/---

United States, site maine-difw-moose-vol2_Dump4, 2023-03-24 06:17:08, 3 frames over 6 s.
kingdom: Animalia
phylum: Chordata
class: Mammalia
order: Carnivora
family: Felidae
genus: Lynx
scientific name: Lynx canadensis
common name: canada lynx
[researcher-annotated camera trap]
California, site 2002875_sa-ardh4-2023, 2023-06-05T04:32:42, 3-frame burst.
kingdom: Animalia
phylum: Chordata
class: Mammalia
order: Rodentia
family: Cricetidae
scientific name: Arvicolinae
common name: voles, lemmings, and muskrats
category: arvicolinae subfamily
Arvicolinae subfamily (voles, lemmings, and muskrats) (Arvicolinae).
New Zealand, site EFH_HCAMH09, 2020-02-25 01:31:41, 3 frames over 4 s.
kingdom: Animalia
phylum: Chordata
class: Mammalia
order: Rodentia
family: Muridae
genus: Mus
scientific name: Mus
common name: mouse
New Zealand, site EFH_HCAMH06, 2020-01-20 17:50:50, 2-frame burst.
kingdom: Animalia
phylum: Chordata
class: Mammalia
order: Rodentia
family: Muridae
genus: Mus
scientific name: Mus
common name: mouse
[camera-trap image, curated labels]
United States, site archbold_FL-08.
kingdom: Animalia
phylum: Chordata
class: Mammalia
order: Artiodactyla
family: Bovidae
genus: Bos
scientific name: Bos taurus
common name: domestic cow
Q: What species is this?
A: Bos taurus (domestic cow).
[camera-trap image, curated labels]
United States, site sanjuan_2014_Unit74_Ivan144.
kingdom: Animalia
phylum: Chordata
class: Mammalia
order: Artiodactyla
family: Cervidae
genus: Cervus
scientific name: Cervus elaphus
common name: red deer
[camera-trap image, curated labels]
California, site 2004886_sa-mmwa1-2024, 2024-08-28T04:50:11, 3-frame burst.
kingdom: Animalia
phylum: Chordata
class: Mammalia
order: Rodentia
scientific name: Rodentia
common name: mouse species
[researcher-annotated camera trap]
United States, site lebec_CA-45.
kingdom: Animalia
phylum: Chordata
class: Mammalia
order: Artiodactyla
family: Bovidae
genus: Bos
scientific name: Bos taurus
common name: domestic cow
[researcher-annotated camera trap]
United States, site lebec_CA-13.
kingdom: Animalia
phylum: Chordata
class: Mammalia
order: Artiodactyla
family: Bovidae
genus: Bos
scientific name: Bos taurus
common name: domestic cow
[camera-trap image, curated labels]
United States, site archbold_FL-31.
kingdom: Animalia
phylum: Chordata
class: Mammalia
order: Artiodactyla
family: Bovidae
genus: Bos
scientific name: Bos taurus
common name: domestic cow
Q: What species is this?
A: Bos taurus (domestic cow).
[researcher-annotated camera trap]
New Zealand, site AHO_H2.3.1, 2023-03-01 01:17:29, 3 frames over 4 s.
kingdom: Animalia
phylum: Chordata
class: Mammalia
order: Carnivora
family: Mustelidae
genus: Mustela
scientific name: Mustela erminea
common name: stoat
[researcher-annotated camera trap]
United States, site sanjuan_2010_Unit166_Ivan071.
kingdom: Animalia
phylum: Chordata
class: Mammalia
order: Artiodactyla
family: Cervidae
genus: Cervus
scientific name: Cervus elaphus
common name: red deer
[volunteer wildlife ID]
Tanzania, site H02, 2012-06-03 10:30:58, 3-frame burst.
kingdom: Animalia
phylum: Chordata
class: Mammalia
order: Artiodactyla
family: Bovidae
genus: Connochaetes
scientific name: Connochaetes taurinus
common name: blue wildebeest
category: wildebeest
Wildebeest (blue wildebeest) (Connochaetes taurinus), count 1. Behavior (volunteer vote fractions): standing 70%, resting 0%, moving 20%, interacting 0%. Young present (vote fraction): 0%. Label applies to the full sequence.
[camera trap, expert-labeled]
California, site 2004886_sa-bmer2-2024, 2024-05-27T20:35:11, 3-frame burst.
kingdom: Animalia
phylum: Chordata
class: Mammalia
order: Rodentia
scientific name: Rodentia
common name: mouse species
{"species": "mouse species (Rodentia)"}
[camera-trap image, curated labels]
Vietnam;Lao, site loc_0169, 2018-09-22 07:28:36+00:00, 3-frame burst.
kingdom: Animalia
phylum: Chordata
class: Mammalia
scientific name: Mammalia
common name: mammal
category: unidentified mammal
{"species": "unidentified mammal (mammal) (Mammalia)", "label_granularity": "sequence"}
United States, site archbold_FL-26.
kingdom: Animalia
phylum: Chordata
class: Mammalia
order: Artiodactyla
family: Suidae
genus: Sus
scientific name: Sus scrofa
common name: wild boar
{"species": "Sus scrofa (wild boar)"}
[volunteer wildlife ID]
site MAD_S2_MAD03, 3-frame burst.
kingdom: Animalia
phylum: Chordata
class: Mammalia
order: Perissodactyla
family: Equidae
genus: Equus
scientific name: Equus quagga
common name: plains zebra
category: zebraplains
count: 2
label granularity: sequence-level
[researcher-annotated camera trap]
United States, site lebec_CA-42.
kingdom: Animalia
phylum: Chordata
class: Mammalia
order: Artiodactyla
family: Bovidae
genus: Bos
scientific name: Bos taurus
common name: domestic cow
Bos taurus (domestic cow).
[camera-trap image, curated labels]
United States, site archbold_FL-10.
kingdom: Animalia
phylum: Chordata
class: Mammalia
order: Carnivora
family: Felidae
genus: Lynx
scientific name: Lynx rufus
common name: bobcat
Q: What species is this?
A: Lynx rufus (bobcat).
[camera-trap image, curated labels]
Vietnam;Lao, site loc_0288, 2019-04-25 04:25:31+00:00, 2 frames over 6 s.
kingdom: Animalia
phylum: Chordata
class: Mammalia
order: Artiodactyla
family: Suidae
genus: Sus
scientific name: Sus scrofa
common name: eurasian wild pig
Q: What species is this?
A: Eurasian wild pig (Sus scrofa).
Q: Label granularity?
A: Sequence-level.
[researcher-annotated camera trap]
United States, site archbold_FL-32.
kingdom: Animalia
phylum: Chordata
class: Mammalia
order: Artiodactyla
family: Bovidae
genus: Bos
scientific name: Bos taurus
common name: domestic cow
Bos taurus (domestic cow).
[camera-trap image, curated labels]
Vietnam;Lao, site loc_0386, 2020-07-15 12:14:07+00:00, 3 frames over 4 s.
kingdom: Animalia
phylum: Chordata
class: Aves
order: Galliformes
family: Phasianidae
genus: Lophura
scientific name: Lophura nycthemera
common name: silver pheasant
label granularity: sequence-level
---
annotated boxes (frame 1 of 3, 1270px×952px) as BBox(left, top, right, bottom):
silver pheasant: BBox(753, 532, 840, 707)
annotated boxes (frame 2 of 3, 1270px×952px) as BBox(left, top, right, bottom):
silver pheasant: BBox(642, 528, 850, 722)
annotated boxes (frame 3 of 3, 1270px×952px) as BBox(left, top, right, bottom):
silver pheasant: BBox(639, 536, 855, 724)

\---

- [About this exercise] Retype the data exactly as given.

- [Written answer]
United States, site maine-difw-moose-vol2_Dump4, 2023-03-24 06:17:08, 3 frames over 6 s.
kingdom: Animalia
phylum: Chordata
class: Mammalia
order: Carnivora
family: Felidae
genus: Lynx
scientific name: Lynx canadensis
common name: canada lynx
[researcher-annotated camera trap]
California, site 2002875_sa-ardh4-2023, 2023-06-05T04:32:42, 3-frame burst.
kingdom: Animalia
phylum: Chordata
class: Mammalia
order: Rodentia
family: Cricetidae
scientific name: Arvicolinae
common name: voles, lemmings, and muskrats
category: arvicolinae subfamily
Arvicolinae subfamily (voles, lemmings, and muskrats) (Arvicolinae).
New Zealand, site EFH_HCAMH09, 2020-02-25 01:31:41, 3 frames over 4 s.
kingdom: Animalia
phylum: Chordata
class: Mammalia
order: Rodentia
family: Muridae
genus: Mus
scientific name: Mus
common name: mouse
New Zealand, site EFH_HCAMH06, 2020-01-20 17:50:50, 2-frame burst.
kingdom: Animalia
phylum: Chordata
class: Mammalia
order: Rodentia
family: Muridae
genus: Mus
scientific name: Mus
common name: mouse
[camera-trap image, curated labels]
United States, site archbold_FL-08.
kingdom: Animalia
phylum: Chordata
class: Mammalia
order: Artiodactyla
family: Bovidae
genus: Bos
scientific name: Bos taurus
common name: domestic cow
Q: What species is this?
A: Bos taurus (domestic cow).
[camera-trap image, curated labels]
United States, site sanjuan_2014_Unit74_Ivan144.
kingdom: Animalia
phylum: Chordata
class: Mammalia
order: Artiodactyla
family: Cervidae
genus: Cervus
scientific name: Cervus elaphus
common name: red deer
[camera-trap image, curated labels]
California, site 2004886_sa-mmwa1-2024, 2024-08-28T04:50:11, 3-frame burst.
kingdom: Animalia
phylum: Chordata
class: Mammalia
order: Rodentia
scientific name: Rodentia
common name: mouse species
[researcher-annotated camera trap]
United States, site lebec_CA-45.
kingdom: Animalia
phylum: Chordata
class: Mammalia
order: Artiodactyla
family: Bovidae
genus: Bos
scientific name: Bos taurus
common name: domestic cow
[researcher-annotated camera trap]
United States, site lebec_CA-13.
kingdom: Animalia
phylum: Chordata
class: Mammalia
order: Artiodactyla
family: Bovidae
genus: Bos
scientific name: Bos taurus
common name: domestic cow
[camera-trap image, curated labels]
United States, site archbold_FL-31.
kingdom: Animalia
phylum: Chordata
class: Mammalia
order: Artiodactyla
family: Bovidae
genus: Bos
scientific name: Bos taurus
common name: domestic cow
Q: What species is this?
A: Bos taurus (domestic cow).
[researcher-annotated camera trap]
New Zealand, site AHO_H2.3.1, 2023-03-01 01:17:29, 3 frames over 4 s.
kingdom: Animalia
phylum: Chordata
class: Mammalia
order: Carnivora
family: Mustelidae
genus: Mustela
scientific name: Mustela erminea
common name: stoat
[researcher-annotated camera trap]
United States, site sanjuan_2010_Unit166_Ivan071.
kingdom: Animalia
phylum: Chordata
class: Mammalia
order: Artiodactyla
family: Cervidae
genus: Cervus
scientific name: Cervus elaphus
common name: red deer
[volunteer wildlife ID]
Tanzania, site H02, 2012-06-03 10:30:58, 3-frame burst.
kingdom: Animalia
phylum: Chordata
class: Mammalia
order: Artiodactyla
family: Bovidae
genus: Connochaetes
scientific name: Connochaetes taurinus
common name: blue wildebeest
category: wildebeest
Wildebeest (blue wildebeest) (Connochaetes taurinus), count 1. Behavior (volunteer vote fractions): standing 70%, resting 0%, moving 20%, interacting 0%. Young present (vote fraction): 0%. Label applies to the full sequence.
[camera trap, expert-labeled]
California, site 2004886_sa-bmer2-2024, 2024-05-27T20:35:11, 3-frame burst.
kingdom: Animalia
phylum: Chordata
class: Mammalia
order: Rodentia
scientific name: Rodentia
common name: mouse species
{"species": "mouse species (Rodentia)"}
[camera-trap image, curated labels]
Vietnam;Lao, site loc_0169, 2018-09-22 07:28:36+00:00, 3-frame burst.
kingdom: Animalia
phylum: Chordata
class: Mammalia
scientific name: Mammalia
common name: mammal
category: unidentified mammal
{"species": "unidentified mammal (mammal) (Mammalia)", "label_granularity": "sequence"}
United States, site archbold_FL-26.
kingdom: Animalia
phylum: Chordata
class: Mammalia
order: Artiodactyla
family: Suidae
genus: Sus
scientific name: Sus scrofa
common name: wild boar
{"species": "Sus scrofa (wild boar)"}
[volunteer wildlife ID]
site MAD_S2_MAD03, 3-frame burst.
kingdom: Animalia
phylum: Chordata
class: Mammalia
order: Perissodactyla
family: Equidae
genus: Equus
scientific name: Equus quagga
common name: plains zebra
category: zebraplains
count: 2
label granularity: sequence-level
[researcher-annotated camera trap]
United States, site lebec_CA-42.
kingdom: Animalia
phylum: Chordata
class: Mammalia
order: Artiodactyla
family: Bovidae
genus: Bos
scientific name: Bos taurus
common name: domestic cow
Bos taurus (domestic cow).
[camera-trap image, curated labels]
United States, site archbold_FL-10.
kingdom: Animalia
phylum: Chordata
class: Mammalia
order: Carnivora
family: Felidae
genus: Lynx
scientific name: Lynx rufus
common name: bobcat
Q: What species is this?
A: Lynx rufus (bobcat).
[camera-trap image, curated labels]
Vietnam;Lao, site loc_0288, 2019-04-25 04:25:31+00:00, 2 frames over 6 s.
kingdom: Animalia
phylum: Chordata
class: Mammalia
order: Artiodactyla
family: Suidae
genus: Sus
scientific name: Sus scrofa
common name: eurasian wild pig
Q: What species is this?
A: Eurasian wild pig (Sus scrofa).
Q: Label granularity?
A: Sequence-level.
[researcher-annotated camera trap]
United States, site archbold_FL-32.
kingdom: Animalia
phylum: Chordata
class: Mammalia
order: Artiodactyla
family: Bovidae
genus: Bos
scientific name: Bos taurus
common name: domestic cow
Bos taurus (domestic cow).
[camera-trap image, curated labels]
Vietnam;Lao, site loc_0386, 2020-07-15 12:14:07+00:00, 3 frames over 4 s.
kingdom: Animalia
phylum: Chordata
class: Aves
order: Galliformes
family: Phasianidae
genus: Lophura
scientific name: Lophura nycthemera
common name: silver pheasant
label granularity: sequence-level
---
annotated boxes (frame 1 of 3, 1270px×952px) as BBox(left, top, right, bottom):
silver pheasant: BBox(753, 532, 840, 707)
annotated boxes (frame 2 of 3, 1270px×952px) as BBox(left, top, right, bottom):
silver pheasant: BBox(642, 528, 850, 722)
annotated boxes (frame 3 of 3, 1270px×952px) as BBox(left, top, right, bottom):
silver pheasant: BBox(639, 536, 855, 724)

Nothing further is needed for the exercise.